Enunciado
Sigue escribiendo la columna sobre Iñaki Anasagasti y la monarquía a partir de su última frase.
----- Texto de partida -----
Nadie ha explicado la Monarquía a los paletos mejor que Richard Harris en "Sin perdón"
Jorge Bustos
Una vez quise entrevistar a Iñaki Anasagasti y me citó
en su despacho del Senado, desde el cual continúa luchando contra la
opresión borbónica con un arrojo insensato, teniendo en cuenta lo cerca
que quedan el Palacio Real y las afiladas alabardas de sus custodios
impasibles en las garitas.
—A mí el Borbón tiene que oírme todas las Navidades
cuando me invita a la copa anual en palacio —se ahuecaba el aranista,
desafiando al piloto en rojo de la grabadora bajo el ensortijamiento
mínimo y bisagra de su cabello, fusta canosa de reyes.
Yo creo que la obsesión borbónica de Anasagasti guarda la simetría inversa de una frustración monárquica de fondo, porque don Iñaki quisiera ser el rey de los vascones y ser porteado a través de los verdes montes de Euskadi sobre un escudo como Abraracúrcix.
Así que estos días pasilleará por el Senado lleno de orgullo y
satisfacción, asegurando a quien le quiera oír la inminencia de la
abdicación y quién sabe si de la república, lo que él atribuiría a su
esfuerzo personal, a un pulso ganado por el RH vasco a la sangre azul
borbona.
Lo que ocurre es que hasta hace poco el antimonarquismo del senador
de la bisagra capilar era tomado por desvarío de friki, mientras que hoy
su diatriba parece haberse vuelto mayoritaria en España, a tenor de las
tertulias en los medios y de las conversaciones en los bares, por donde
ya hasta los niños de derechas van postureando su republicanismo,
ufanos de asirse a un concepto que les aporte algo de lustre indie –algo
como entregarse a la transgresión desorejada de salir sin mocasines un
viernes, en plan desafío al Estado–, por mucho que alguno de sus
parientes haya tirado a perdices con Don Juan Carlos.
----- Extracto de datos -----
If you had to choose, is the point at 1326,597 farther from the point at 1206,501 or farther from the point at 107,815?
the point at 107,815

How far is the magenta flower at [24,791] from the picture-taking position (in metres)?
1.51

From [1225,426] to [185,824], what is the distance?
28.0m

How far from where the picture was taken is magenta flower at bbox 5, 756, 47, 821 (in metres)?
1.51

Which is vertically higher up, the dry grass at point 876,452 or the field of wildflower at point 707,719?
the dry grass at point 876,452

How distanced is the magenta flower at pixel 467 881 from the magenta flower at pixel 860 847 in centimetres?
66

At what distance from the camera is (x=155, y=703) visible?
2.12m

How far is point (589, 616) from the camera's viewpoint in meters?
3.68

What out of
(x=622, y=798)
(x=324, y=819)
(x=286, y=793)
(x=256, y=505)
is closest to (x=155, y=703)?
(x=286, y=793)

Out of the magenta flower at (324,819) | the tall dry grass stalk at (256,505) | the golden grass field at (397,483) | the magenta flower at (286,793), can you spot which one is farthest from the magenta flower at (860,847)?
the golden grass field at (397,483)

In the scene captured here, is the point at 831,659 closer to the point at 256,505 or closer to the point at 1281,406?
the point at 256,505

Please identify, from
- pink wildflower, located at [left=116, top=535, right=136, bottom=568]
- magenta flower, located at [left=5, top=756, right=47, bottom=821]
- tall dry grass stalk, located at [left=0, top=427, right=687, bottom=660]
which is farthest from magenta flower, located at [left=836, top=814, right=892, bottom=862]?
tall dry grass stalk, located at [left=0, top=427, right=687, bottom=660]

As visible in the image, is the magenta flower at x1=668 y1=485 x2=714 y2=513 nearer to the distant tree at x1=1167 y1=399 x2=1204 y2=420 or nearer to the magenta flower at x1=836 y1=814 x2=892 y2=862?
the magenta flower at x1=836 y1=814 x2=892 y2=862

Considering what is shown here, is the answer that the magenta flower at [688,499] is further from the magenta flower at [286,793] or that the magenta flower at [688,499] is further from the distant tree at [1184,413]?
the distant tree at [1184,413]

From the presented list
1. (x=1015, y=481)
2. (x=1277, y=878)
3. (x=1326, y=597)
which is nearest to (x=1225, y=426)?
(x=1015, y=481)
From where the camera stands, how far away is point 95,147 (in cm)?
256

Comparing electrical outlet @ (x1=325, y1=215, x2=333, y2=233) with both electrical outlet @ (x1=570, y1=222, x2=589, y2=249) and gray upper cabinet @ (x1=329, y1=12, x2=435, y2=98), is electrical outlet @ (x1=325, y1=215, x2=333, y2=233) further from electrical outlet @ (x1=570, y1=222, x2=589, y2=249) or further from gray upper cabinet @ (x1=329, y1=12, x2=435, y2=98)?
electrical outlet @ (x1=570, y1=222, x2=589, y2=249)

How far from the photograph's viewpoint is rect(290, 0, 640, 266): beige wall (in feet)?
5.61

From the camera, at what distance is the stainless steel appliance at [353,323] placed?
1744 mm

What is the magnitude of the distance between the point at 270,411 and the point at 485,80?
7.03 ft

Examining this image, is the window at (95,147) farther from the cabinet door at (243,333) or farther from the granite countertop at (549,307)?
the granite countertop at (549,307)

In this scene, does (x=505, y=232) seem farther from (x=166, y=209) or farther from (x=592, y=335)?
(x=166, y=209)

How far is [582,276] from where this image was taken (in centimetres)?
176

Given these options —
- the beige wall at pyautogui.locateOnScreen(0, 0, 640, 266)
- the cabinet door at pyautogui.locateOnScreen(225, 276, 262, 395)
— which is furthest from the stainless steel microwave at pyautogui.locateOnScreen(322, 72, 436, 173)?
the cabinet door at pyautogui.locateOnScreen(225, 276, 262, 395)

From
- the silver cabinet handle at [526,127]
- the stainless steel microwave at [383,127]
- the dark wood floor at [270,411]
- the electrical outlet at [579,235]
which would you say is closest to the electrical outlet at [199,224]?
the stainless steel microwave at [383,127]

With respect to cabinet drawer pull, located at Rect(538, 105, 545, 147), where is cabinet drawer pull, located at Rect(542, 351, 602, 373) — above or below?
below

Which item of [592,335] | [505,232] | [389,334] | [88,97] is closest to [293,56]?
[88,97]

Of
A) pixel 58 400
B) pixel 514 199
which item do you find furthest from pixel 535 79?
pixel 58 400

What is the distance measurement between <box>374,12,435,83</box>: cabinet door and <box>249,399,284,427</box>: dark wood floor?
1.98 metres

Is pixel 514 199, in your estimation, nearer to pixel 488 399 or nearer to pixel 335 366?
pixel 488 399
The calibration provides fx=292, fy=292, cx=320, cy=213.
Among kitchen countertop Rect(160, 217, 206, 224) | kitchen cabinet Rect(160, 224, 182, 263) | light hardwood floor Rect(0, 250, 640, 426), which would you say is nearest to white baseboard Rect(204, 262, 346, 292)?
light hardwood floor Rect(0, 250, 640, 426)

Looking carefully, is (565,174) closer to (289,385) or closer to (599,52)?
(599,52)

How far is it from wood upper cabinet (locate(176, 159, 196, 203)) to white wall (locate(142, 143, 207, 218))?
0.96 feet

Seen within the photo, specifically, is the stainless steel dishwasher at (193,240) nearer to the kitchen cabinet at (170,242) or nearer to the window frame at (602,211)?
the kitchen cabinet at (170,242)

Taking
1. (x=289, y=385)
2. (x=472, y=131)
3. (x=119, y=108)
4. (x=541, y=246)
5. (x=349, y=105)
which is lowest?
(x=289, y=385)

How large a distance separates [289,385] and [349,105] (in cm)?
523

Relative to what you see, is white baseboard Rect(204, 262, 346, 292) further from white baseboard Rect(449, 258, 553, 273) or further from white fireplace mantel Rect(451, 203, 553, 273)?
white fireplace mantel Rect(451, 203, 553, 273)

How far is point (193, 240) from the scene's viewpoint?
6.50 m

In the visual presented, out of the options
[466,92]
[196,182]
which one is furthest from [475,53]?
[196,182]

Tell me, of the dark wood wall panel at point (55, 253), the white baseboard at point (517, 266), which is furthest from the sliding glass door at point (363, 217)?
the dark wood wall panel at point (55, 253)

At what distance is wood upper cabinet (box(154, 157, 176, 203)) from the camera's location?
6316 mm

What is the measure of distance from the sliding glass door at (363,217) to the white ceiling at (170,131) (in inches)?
-----
Respuesta al ejercicio
Uno no era demasiado monárquico ni cuando comenzó a cubrir la Copa del
Rey de Vela sobre la luminosa bahía de Palma, en cuyo club náutico nunca
faltan a los reporteros latas de Mahou ni cápsulas de Nespresso. El
verano pasado se me ocurrió deslizar un parangón republicano a cuenta
del Titanic y el barco del Príncipe que disgustó a Alberto Aza, pero este año, si voy, ya no lo haré más porque la sucesión de infortunios –entre Shakespeare y Berlanga–
que van acorralando a la Familia Real está reavivando los rescoldos de
mi monarquismo primero. En el último mensaje de Navidad, con la justicia
arreciando sobre el balonmanista –que ahí lleva su penitencia la
dinastía, por transigir con casorios por amor, que eso es una
ordinariez–, yo ya creí ver a Gary Cooper recolocándose la estrella de sheriff que el pueblo se empeña en dar a la fundición.
Ahora parece que si no te ríes de Froilán o no distribuyes por Facebook fotos ingeniosas contra Urdangarín o Marichalar –y
estos dos no me dan pena ninguna– estás completamente fuera de onda,
como si la monarquía no fuera precisamente algo insubordinado a las
modas por definición.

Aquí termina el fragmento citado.